Census: St. Charles Co. leads in growth in Mo.
Thursday, March 14, 2013
By JIM SALTER
ST. LOUIS (AP) — Missouri’s population is growing, but very slowly, according to new estimates released Thursday by the U.S. Census Bureau.
The census data show that Missouri’s population grew by about 13,000 to 6,021,988 in the one-year period ending July 1. St. Charles led all Missouri counties with a gain of 3,685 residents. Greene County was next with a gain of 3,255, followed by Boone County (increase of 2,614) and two Kansas City-area counties — Clay (up 2,456) and Jackson (up 2,077).
St. Louis County’s population rose 1,117 to put it back over the 1 million mark. But it didn’t keep up with its neighbor to the west.
St. Charles County has been growing at a fast rate since the end of World War II and now has nearly 370,000 residents, according to the census. In 1950, it had fewer than 30,000 residents.
Economic opportunity is important, St. Charles County Executive Steve Ehlmann said, noting the growth of business and industry in and near St. Charles County. “I think they’re moving to where the jobs are,” he said.
Ehlmann said good schools and safe neighborhoods also are important factors.
Jasper County, still recovering from the devastating Joplin tornado of two years ago, had the biggest loss. The Census said the county’s population dropped by 2,576 residents.
Troy Bolander, planning and community development director for the city of Joplin, believes the town’s population is actually starting to turn around. Joplin had just over 50,000 residents before the May 22, 2011, tornado that wiped out about one-third of the homes in the community. City officials believe the population over the next year or so dropped by around 5 percent. Now, Bolander believes people are coming back.

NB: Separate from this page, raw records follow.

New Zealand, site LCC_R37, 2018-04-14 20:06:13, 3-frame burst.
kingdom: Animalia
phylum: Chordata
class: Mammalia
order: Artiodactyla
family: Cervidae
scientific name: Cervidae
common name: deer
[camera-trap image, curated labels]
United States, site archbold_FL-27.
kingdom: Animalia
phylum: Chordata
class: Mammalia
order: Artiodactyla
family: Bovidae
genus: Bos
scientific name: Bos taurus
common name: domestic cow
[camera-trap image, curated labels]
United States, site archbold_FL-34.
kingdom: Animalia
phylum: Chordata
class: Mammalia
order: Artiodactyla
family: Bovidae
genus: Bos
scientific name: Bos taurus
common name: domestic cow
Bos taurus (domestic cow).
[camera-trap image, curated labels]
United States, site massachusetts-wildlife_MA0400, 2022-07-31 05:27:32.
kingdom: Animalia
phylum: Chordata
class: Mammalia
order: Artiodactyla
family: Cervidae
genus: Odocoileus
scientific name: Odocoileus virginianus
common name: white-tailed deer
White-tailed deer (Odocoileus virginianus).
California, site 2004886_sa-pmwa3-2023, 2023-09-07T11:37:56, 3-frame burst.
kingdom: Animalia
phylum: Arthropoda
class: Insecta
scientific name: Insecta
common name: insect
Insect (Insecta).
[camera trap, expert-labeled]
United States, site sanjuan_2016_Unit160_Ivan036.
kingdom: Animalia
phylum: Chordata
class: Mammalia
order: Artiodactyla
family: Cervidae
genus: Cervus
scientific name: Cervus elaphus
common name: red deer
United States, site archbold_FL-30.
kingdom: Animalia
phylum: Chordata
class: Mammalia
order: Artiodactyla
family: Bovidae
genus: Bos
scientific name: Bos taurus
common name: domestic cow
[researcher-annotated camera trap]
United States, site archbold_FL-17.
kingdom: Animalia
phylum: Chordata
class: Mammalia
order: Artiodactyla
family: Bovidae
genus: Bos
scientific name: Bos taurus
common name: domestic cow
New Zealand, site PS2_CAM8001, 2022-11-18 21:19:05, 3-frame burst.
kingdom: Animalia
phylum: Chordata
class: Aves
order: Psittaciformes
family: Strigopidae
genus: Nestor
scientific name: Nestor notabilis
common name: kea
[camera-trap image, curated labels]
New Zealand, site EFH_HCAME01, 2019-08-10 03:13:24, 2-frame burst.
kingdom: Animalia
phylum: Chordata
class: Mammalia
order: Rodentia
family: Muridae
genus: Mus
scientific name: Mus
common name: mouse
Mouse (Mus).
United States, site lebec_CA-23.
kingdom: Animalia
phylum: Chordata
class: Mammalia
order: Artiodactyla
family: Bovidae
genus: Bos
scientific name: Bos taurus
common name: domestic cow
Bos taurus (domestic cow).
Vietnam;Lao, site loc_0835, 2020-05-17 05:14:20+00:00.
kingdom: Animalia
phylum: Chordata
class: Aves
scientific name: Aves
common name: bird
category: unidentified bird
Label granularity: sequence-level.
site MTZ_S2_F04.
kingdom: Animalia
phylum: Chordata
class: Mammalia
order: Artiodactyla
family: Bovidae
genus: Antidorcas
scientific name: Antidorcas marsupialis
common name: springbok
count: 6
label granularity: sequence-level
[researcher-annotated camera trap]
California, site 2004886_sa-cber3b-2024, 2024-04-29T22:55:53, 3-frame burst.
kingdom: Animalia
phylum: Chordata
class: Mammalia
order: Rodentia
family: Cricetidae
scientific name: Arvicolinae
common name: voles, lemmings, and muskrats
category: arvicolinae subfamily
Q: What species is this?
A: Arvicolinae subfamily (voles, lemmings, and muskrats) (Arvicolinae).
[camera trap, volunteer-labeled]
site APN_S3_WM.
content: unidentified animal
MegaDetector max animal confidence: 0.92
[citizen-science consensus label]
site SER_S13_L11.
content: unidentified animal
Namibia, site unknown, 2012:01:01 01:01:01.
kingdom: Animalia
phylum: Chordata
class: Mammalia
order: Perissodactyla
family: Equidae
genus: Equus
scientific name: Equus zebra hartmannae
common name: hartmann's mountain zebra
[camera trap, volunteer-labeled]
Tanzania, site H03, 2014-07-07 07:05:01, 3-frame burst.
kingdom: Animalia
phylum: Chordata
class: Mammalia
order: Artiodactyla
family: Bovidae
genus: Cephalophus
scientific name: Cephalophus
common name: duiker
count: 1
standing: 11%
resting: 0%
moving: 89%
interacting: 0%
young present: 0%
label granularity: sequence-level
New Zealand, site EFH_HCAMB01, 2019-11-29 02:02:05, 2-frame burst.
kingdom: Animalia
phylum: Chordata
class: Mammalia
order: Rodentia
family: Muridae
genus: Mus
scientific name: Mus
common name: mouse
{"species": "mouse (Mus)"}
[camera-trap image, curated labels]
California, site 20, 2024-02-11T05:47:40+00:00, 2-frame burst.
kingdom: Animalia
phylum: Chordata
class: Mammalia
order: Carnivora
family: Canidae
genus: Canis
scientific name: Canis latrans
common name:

“What we’re seeing on the ground is very encouraging,” Bolander said, noting that building permits and utility hook-ups are rising. “Even the school district has indicated to us that they’re almost at their pre-tornado level.”
Some of Missouri’s smallest counties got even smaller. Holt County in northwest Missouri lost 3.3 percent of its population, dropping to just 4,655 residents, according to the census. Dade County in southwest Missouri had a drop of 2.8 percent. Stone County, the state’s smallest county, lost 2.6 percent of its population and now has barely 2,000 residents.
Holt County Commissioner Bill Gordon said there simply aren’t enough jobs to keep retain young people.
“A lot of these kids get out of school and go to the cities where they can find jobs,” Gordon said. “Farming has changed — there are fewer and fewer family farms like there used to be.”
The new data showed that St. Louis’ population, which has dropped steadily since the mid-1900s, fell by another 391 to 318,563.
The census numbers are subject to revision.